Fellow musician Elvis Costello called the album “astounding” and her former collaborator, Bernie Taupin, called the it “a staggering achievement.”

From 2015 to 2017, Carter worked with rocker John Mellencamp.

“We made a record together ('Sad Clowns & Hillbillies') and I got back to touring a lot with him,” she said. “We did about 200 dates together. That got me back to playing by myself.”

Carter's website reports that Mellencamp was asked if he discussed narrative songwriting with Carlene, and replied, "I really couldn't say anything to Carlene about songwriting because she's a better songwriter than I am, so what am I gonna tell her that she doesn't already know?"

After working with Mellencamp, Carter eventually remarried and moved back to Tennessee outside of Nashville.

“I have been so happy to come back here and be a part of the songwriting community and the music scene here,” she said. “I can pretty much go out any night I want to and see somebody who is awesome play. That's really important to me to stay inspired.”

In 2018, Carter celebrated her recent move back to the Nashville area with a series of shows at The Bluebird Café, according to her website. One of her guests was friend Pam Tillis, who said, "It's so good to have Carlene Carter back in town. One of the more charming people I've worked with and a helluva songwriter, this is gonna be fun."

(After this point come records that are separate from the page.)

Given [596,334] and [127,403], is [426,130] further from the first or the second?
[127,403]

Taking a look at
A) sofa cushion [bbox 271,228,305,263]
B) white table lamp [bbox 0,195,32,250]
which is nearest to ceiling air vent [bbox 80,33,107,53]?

One recent collaborative project, “Carter Girl,” was a tribute to her extended family.

“It was quite brilliant to experience making a record,” she said of “Carter Girl.” “There were seven people on that record that have already passed away. We were singing with them and I was playing guitar with them. It was really fun. My brother did an awesome job putting it all together as the producer.”

Carter said the record gathered together recordings of family passed on and those still living to create songs spanning three generations.

“It also bonded what was left of all us Carters, there’s about 30 of us if you count all of us up in Virginia,” she said. “In our archives, we had recordings that had not been used or heard before. We had a recording of Sarah (Maybelle's cousin) singing. She used to record reel-to-reel tapes and send them to my Grandma instead of sending letters or calling long distance back in the ‘60s. ... So, she would make a recording and say, ‘Hey, Maybelle, I got this song I feel like singing to you.’ So that’s how the album starts with her singing 'Father On.'”

When Carter comes to Idaho Falls she plans to make it a casual experience.

“I just go out and say, ‘Hi,’ and pretend we’re in my living room, and we’re all just talking,” she said. “People who don’t even like country music end up liking it, just because it’s very entertaining. It is fun. And my guys are brilliant, I love ‘em.”